WORK TO COMPLETE:
• 1. In the interview with Celeste Cantú about water management, by what year does SAWPA aim to have the entire Santa Ana watershed salt-balanced and drought-proofed?
• 2. Return the passage of the interview with Celeste Cantú from "After the Clinton" to "more integrated approach.", copied word for word.
• 3. Continue the interview with Celeste Cantú about water management, starting after its last sentence.

SOURCE DOCUMENT:
“One Water One Watershed”—an approach that advocates breaking down silos in water management and instead taking an integrated, regional view—is beginning to take hold across Southern California. Celeste Cantú discussed this shift with MIR, in the context of her General Manager role within the Santa Ana Watershed Project Authority. Cantú explains the advantages of coming from a planning background when grappling with water issues and notes how the SAWPA began. She then draws the distinction between water management mindsets in the 20th and 21st centuries, exploring resistance among some in the water industry to adopt a management approach in line with nature.
“Our SAWPA goals are that the entire [Santa Ana] watershed [San Bernardino County, Riverside County, the north part of Orange County, and a sliver of Los Angeles] will be salt-balanced and drought-proofed by 2030.” -Celest Cantú, SAWPA
Celeste, share how your background as a city planner has influenced your work and leadership of the Santa Ana River Watershed Project Authority.
There was a transition in between being a planning director and working exclusively with water, and that was at USDA Rural Development. The three mission areas of Rural Development are water (both sanitary and drinking water), housing for rural California, and economic development. I went there with strengths in housing—that’s where I’d spent the previous 20 years—but, when I got there, water really captured my attention. I grew up with water policy being the dinnertime conversation, so I naturally became involved. Water in California is the most exciting topic there is.
After the Clinton Administration came to an end, I was invited to go to the State Water Resources Control Board as their executive director. Then, I was immersed exclusively in water, with no breaks. I think that was important. When they contacted me, I said, “Can’t you find somebody who really knows more about water than I do?” They said “no”—they really wanted a different kind of person. They wanted a person with a multi-pronged background who could take a much more integrated approach.

GIVEN ENTRIES:
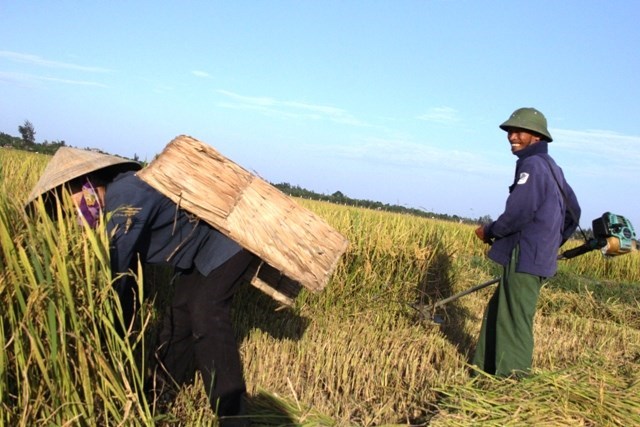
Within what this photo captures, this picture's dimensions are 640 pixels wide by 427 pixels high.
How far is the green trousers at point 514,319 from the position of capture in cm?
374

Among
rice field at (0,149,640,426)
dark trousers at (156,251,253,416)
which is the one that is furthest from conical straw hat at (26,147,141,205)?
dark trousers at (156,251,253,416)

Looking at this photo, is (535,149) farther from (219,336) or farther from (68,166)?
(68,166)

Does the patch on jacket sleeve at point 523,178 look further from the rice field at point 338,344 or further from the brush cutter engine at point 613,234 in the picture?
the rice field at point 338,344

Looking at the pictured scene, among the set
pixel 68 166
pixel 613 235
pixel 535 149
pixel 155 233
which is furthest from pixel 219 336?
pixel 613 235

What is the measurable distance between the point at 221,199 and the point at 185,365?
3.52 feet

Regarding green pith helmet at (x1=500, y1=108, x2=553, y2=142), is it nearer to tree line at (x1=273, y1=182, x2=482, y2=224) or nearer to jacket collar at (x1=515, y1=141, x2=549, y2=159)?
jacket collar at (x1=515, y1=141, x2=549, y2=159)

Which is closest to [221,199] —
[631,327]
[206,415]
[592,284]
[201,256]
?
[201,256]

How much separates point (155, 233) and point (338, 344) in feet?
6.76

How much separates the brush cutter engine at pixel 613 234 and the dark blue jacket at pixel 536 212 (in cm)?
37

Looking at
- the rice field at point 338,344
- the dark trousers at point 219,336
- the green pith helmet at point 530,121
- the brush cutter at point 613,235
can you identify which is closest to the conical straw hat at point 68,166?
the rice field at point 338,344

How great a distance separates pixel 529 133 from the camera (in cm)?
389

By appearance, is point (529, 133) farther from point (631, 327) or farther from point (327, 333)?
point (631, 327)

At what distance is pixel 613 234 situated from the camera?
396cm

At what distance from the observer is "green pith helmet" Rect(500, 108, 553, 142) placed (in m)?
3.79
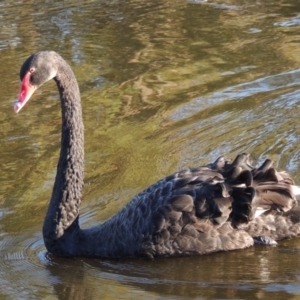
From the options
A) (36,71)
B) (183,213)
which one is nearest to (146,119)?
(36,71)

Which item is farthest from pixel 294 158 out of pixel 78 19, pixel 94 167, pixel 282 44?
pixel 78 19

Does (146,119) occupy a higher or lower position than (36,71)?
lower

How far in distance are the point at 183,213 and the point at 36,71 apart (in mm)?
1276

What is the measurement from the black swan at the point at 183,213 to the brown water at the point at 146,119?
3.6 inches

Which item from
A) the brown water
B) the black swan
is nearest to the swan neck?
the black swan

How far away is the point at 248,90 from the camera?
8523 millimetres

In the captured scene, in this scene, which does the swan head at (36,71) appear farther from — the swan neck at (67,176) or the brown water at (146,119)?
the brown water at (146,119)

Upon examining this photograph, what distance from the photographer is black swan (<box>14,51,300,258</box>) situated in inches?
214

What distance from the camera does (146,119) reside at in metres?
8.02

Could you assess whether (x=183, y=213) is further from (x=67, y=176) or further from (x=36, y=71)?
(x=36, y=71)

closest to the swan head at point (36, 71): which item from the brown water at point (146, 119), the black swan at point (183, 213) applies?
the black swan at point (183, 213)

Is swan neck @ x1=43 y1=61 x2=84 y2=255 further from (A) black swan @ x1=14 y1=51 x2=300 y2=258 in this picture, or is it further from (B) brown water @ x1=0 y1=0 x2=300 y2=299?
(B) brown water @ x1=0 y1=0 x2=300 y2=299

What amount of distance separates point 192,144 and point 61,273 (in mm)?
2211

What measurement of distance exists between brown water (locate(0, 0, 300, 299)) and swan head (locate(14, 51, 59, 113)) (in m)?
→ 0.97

==

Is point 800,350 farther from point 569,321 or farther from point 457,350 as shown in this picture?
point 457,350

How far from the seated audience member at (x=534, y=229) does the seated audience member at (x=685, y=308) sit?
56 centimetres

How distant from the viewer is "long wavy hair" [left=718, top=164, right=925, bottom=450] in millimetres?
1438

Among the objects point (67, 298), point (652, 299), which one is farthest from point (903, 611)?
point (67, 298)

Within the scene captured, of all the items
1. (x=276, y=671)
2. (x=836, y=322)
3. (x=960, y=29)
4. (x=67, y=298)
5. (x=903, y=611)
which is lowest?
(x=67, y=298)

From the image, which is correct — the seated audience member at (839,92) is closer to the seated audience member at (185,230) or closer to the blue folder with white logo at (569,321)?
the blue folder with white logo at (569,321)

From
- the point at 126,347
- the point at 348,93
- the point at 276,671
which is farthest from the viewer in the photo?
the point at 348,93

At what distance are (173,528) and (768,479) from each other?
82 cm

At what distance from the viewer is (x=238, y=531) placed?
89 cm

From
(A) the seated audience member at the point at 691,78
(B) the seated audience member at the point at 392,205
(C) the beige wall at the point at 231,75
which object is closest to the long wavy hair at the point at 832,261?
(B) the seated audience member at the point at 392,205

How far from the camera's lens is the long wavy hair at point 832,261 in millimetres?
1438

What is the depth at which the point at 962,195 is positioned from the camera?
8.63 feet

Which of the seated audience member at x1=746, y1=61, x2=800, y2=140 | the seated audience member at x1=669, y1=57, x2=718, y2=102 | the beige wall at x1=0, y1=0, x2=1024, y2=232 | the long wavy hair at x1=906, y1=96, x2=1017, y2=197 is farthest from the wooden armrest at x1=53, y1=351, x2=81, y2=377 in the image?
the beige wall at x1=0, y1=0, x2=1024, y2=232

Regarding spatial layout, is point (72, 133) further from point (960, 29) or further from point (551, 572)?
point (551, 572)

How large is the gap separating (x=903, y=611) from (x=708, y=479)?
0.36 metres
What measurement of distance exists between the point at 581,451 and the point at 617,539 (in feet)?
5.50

==

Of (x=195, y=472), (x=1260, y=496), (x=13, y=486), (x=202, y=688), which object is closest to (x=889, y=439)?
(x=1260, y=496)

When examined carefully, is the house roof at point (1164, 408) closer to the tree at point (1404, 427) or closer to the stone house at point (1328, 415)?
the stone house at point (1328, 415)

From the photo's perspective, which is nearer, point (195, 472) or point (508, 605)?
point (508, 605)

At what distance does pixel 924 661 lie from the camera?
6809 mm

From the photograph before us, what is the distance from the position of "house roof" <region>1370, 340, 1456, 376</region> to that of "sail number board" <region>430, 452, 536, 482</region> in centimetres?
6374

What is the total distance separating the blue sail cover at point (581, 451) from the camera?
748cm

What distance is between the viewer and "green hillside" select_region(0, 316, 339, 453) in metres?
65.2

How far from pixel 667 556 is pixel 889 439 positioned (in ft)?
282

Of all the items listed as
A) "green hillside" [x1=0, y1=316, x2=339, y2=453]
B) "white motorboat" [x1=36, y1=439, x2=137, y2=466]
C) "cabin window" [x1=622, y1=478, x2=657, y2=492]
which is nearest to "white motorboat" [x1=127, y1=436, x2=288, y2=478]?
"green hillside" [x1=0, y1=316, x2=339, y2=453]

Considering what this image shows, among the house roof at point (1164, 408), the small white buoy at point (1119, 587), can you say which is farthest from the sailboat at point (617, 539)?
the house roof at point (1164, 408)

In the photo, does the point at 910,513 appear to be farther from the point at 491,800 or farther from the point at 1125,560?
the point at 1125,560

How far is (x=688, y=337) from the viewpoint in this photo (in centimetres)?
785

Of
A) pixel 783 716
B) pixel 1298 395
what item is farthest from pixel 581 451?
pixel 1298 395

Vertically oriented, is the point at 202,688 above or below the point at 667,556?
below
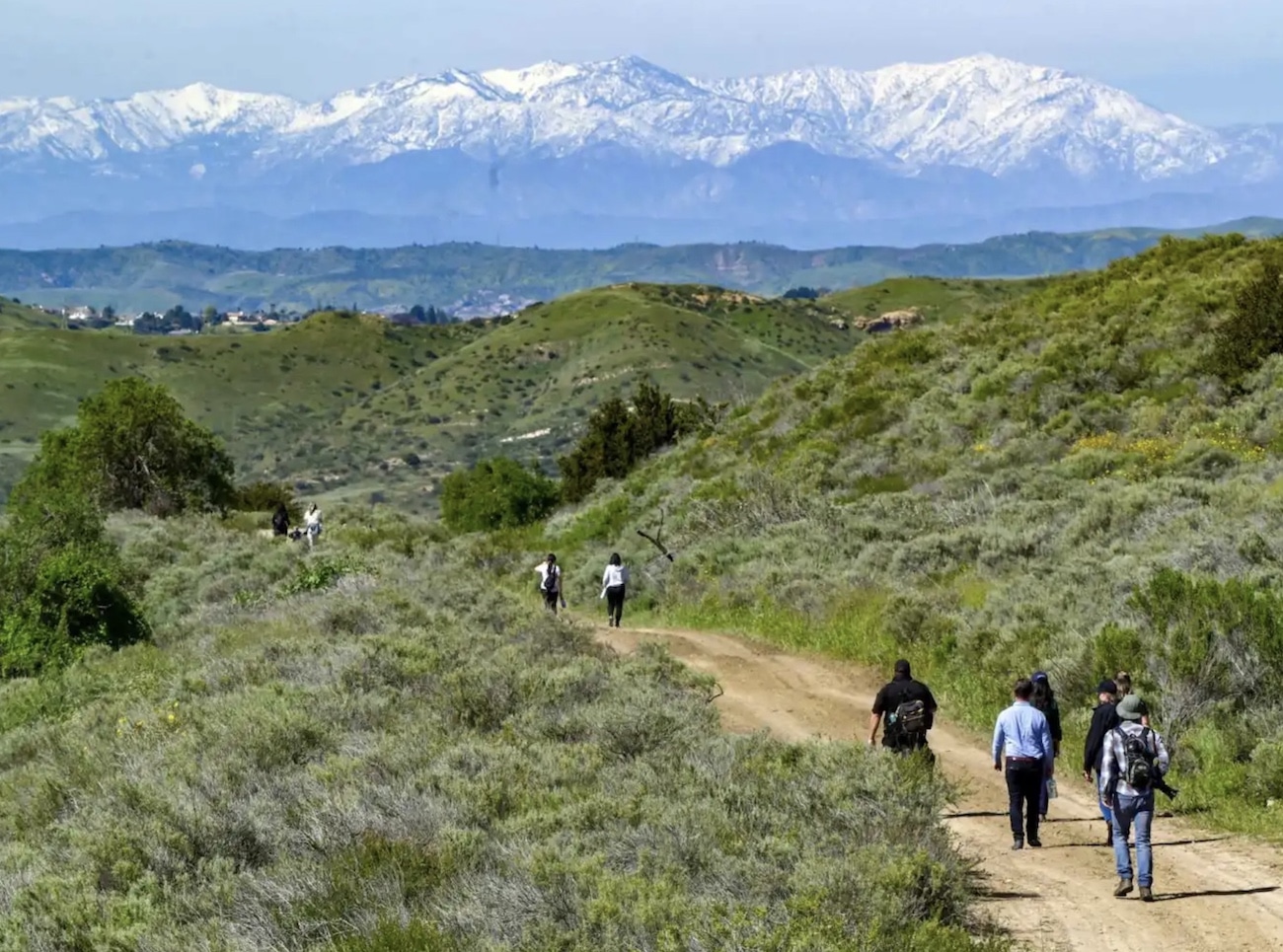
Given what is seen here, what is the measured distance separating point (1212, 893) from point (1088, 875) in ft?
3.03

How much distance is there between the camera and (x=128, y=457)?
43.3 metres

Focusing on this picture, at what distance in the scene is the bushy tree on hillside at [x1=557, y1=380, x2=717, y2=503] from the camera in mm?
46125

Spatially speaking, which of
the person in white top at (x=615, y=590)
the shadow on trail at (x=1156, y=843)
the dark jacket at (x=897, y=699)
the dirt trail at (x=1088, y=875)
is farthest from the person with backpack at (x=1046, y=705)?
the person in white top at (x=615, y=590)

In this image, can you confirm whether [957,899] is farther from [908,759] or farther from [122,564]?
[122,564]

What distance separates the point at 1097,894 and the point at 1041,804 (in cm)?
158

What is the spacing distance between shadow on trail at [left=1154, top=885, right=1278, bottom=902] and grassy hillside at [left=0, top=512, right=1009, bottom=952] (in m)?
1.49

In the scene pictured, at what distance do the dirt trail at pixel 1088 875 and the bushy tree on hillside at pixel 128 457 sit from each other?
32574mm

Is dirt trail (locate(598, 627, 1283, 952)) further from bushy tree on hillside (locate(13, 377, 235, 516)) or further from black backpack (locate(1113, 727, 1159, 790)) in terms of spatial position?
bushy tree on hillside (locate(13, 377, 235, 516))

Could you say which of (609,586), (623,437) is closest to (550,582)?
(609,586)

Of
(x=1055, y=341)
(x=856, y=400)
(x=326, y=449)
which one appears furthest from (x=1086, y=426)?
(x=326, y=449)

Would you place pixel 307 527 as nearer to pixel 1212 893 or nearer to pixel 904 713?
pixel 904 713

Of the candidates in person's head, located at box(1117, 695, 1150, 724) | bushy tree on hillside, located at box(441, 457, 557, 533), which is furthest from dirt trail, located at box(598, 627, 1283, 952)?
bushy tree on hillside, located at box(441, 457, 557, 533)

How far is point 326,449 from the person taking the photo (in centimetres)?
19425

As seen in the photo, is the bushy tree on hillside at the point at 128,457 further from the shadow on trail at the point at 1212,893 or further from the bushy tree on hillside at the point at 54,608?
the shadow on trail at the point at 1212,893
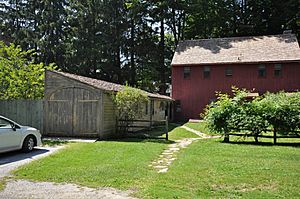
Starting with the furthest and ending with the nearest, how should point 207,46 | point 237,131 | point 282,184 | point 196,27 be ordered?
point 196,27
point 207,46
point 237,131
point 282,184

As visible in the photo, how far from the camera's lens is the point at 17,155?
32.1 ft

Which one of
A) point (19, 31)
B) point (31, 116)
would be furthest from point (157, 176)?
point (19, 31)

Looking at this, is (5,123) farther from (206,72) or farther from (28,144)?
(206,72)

EXPECTED OUTPUTS:
• 1. By 2030.

• 2.
After the Clinton Administration came to an end, I was invited to go to the State Water Resources Control Board as their executive director. Then, I was immersed exclusively in water, with no breaks. I think that was important. When they contacted me, I said, “Can’t you find somebody who really knows more about water than I do?” They said “no”—they really wanted a different kind of person. They wanted a person with a multi-pronged background who could take a much more integrated approach.

• 3.
What allowed me to do that was my planning background. The training that planners get is entirely different than the training engineers get or the training that scientists get. The reality is, we need all of these components to make informed decisions about California water. We can’t do it with just the toolbox that engineers bring or scientists bring. I think the tools that planners bring—which include communication, making sure all voices are heard, taking great lengths to look at all different perspectives, and doing scenario planning—are the kinds of skill sets that are often lacking. However, we really see a trend moving in that direction in California, which is trying to catch up with the rest of the world.
That’s a great segue to ask about SAWPA’s One Water One Watershed 2.0 Plan.
When I came to SAWPA, I was following a tradition of integration that started a long time before me, as SAWPA had started implementing integrated plans in the late ’70s. I just added to that. I was not the game changer at all.
Our goal with One Water One Watershed is to look at the entire hydrologic system in the watershed. That’s San Bernardino County, Riverside County, the north part of Orange County, and a sliver of Los Angeles. Our primary orientation is the hydrologic system and the way Mother Nature has that system working—following the drops.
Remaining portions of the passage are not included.